- [WHAT IS ASKED]: Copy out the items, beginning at the line that has "In this image, in" and ending after the line that has "2149 centimetres". Scale every distance in the answers by 1.7 and round each to its original number of decimal places, halves up, while keeping all other text unchanged.
── RECORDED DATA ──
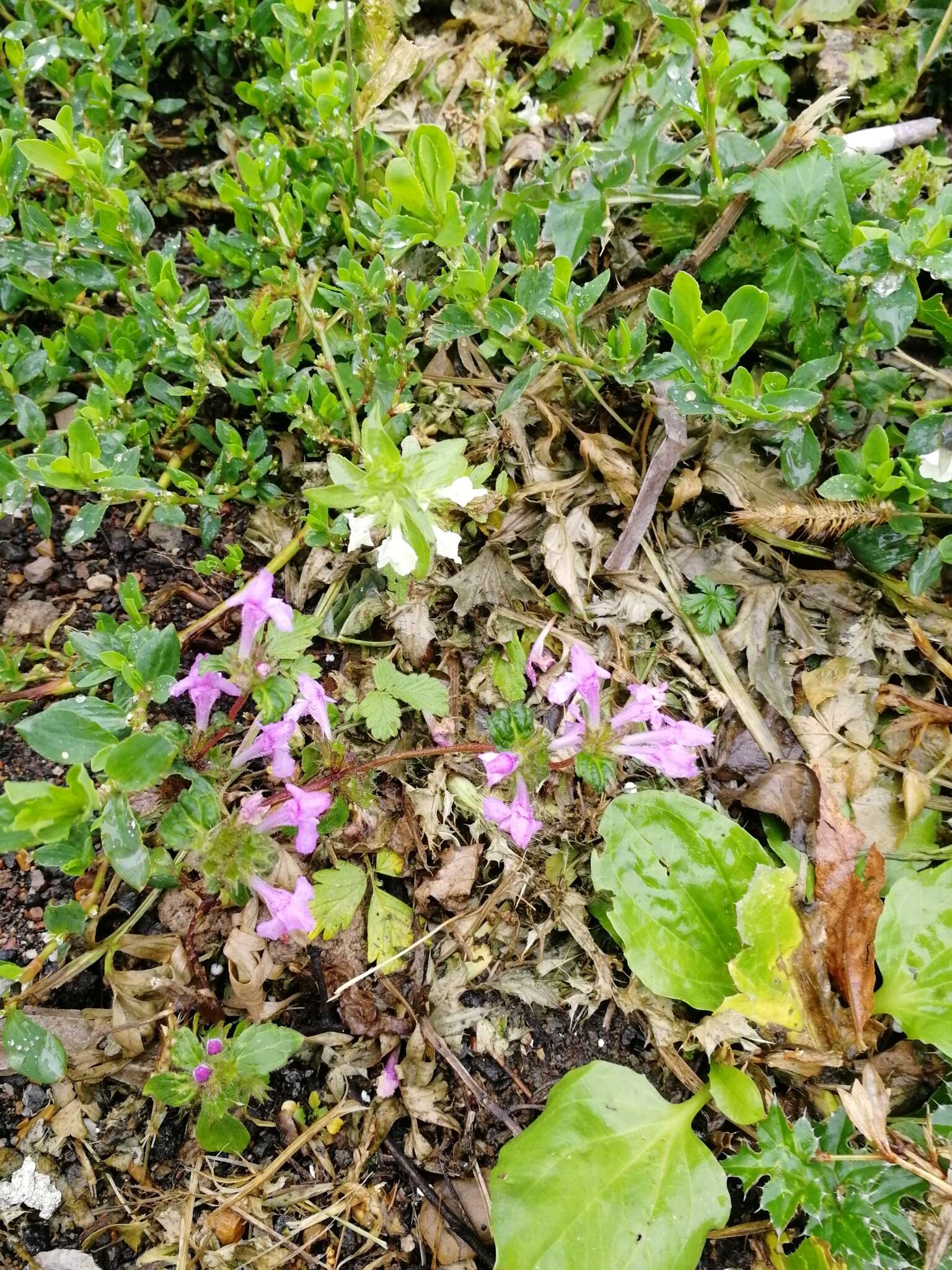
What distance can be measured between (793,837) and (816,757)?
215 mm

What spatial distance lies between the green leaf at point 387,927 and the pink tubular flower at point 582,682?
661mm

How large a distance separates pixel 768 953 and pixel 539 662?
2.75ft

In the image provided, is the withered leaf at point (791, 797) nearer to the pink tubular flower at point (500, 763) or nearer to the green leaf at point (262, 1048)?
the pink tubular flower at point (500, 763)

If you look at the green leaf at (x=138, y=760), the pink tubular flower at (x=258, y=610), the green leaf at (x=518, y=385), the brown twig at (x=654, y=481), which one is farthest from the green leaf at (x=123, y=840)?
the brown twig at (x=654, y=481)

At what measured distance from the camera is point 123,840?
154cm

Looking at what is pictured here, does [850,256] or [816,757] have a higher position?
[850,256]

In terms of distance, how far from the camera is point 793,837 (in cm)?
213

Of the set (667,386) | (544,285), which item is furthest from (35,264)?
(667,386)

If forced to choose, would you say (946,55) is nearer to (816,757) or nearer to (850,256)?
(850,256)

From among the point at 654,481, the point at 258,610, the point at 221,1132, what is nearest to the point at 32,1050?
the point at 221,1132

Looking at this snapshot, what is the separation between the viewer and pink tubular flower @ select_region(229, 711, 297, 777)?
1706 millimetres

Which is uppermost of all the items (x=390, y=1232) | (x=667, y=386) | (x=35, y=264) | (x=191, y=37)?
(x=191, y=37)

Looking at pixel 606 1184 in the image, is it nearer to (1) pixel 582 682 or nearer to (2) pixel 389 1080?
(2) pixel 389 1080

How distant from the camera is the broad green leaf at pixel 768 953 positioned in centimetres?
192
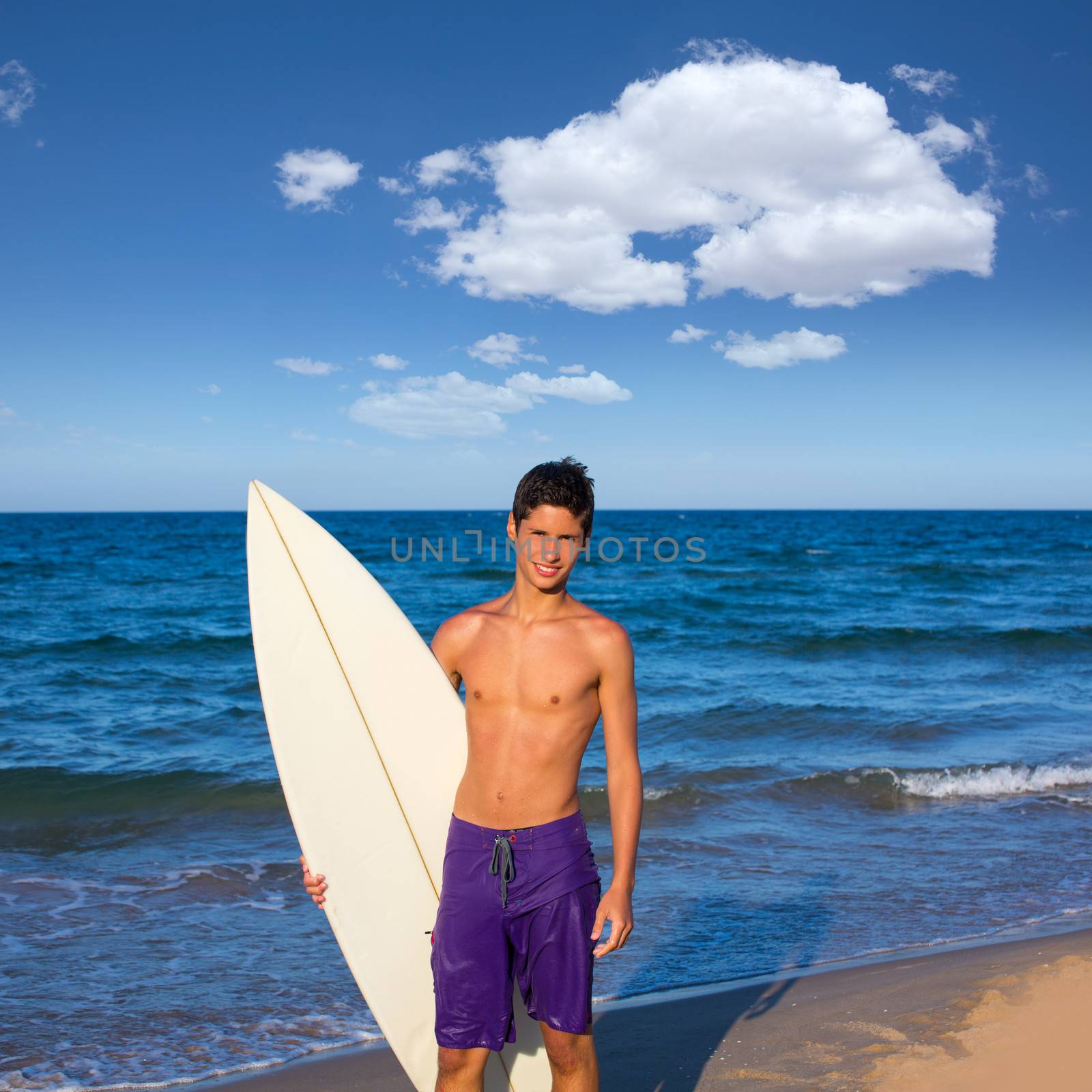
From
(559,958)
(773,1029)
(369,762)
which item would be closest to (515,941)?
(559,958)

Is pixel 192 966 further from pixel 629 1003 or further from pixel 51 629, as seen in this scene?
pixel 51 629

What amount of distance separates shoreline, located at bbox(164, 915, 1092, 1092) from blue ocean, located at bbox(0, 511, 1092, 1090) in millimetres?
160

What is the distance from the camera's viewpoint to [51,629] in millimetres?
13633

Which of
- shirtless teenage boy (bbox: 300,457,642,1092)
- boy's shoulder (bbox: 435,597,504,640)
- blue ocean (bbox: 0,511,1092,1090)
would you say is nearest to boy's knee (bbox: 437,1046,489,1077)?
shirtless teenage boy (bbox: 300,457,642,1092)

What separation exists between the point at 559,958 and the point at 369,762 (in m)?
0.93

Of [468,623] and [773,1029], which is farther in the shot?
[773,1029]

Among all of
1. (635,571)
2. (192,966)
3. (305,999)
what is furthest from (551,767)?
(635,571)

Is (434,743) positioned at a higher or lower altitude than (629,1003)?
higher

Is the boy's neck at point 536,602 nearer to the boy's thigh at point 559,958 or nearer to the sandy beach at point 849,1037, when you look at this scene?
the boy's thigh at point 559,958

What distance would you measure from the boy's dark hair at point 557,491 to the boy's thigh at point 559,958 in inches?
32.5

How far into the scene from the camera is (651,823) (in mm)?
5688

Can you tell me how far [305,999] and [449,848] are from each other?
178 cm

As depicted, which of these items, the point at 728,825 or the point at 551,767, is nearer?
the point at 551,767

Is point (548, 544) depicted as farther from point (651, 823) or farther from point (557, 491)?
point (651, 823)
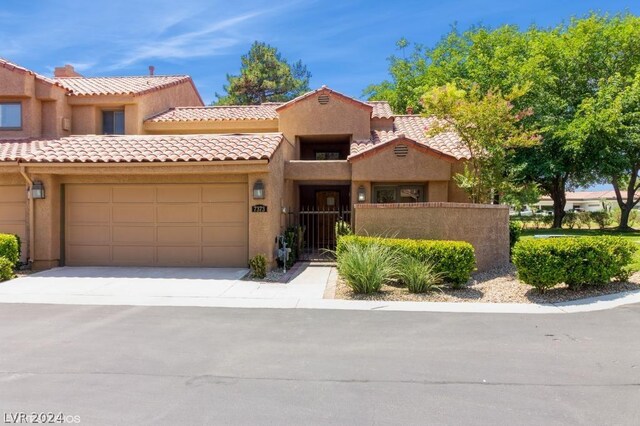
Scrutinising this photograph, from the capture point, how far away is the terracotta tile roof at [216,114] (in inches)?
798

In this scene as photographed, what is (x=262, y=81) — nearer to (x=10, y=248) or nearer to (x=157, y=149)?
(x=157, y=149)

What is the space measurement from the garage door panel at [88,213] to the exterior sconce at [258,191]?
5.10 m

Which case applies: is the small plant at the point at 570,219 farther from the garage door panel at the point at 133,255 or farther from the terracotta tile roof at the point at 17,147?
the terracotta tile roof at the point at 17,147

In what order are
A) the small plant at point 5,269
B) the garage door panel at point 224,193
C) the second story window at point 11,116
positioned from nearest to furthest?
the small plant at point 5,269
the garage door panel at point 224,193
the second story window at point 11,116

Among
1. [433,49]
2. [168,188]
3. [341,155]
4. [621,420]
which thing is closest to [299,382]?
[621,420]

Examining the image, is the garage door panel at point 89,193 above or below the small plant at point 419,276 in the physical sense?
above

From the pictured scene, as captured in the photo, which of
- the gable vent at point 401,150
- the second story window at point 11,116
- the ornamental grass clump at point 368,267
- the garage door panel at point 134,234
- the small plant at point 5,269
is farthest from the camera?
the second story window at point 11,116

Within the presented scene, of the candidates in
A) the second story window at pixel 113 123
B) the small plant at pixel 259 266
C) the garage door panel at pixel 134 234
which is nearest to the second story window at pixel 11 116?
the second story window at pixel 113 123

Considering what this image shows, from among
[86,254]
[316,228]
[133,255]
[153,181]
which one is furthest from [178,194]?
[316,228]

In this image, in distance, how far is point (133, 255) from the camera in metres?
14.3

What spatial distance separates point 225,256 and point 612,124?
2149 centimetres

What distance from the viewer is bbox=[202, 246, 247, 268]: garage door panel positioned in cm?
1405

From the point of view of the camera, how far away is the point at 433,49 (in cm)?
3909

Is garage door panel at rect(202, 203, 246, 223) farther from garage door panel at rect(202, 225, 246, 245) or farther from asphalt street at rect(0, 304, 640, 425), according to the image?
asphalt street at rect(0, 304, 640, 425)
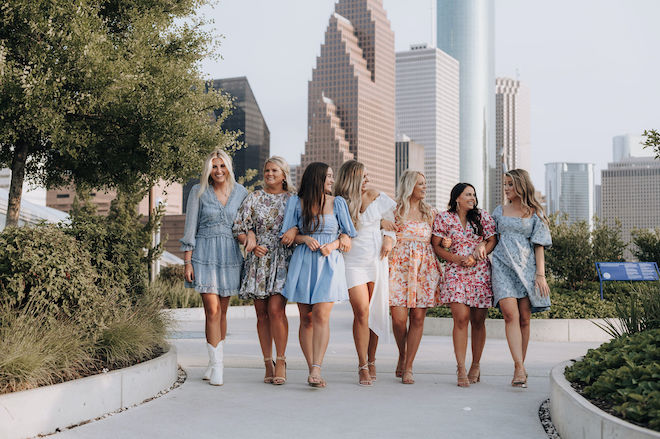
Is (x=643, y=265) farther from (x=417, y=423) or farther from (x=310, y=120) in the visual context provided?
(x=310, y=120)

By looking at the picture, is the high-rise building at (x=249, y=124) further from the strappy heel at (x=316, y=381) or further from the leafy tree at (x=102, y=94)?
the strappy heel at (x=316, y=381)

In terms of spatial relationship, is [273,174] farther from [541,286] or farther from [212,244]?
[541,286]

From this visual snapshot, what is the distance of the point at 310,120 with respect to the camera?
7210 inches

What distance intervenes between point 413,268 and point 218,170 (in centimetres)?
216

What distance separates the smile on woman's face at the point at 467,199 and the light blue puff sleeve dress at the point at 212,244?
2.24m

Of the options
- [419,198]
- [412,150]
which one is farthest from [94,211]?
[412,150]

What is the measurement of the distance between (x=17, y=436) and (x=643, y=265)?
12.4m

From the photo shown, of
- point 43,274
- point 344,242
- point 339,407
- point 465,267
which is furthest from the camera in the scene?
point 465,267

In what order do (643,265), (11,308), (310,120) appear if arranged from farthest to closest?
1. (310,120)
2. (643,265)
3. (11,308)

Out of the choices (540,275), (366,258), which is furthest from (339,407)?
(540,275)

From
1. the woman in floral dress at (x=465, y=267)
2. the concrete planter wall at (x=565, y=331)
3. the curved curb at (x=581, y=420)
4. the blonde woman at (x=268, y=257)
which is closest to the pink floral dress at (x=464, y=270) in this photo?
the woman in floral dress at (x=465, y=267)

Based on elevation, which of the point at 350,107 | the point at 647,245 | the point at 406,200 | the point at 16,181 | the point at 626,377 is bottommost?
the point at 626,377

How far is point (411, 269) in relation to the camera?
6.80 m

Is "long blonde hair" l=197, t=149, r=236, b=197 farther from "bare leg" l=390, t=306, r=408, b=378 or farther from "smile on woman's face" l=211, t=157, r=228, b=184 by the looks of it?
"bare leg" l=390, t=306, r=408, b=378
───
- [RESULT OF THE EXERCISE]:
In this image, in distance, how far is point (133, 255) from the camera in metres?
24.3

What spatial distance separates point 225,256 and point 612,124?
3653 centimetres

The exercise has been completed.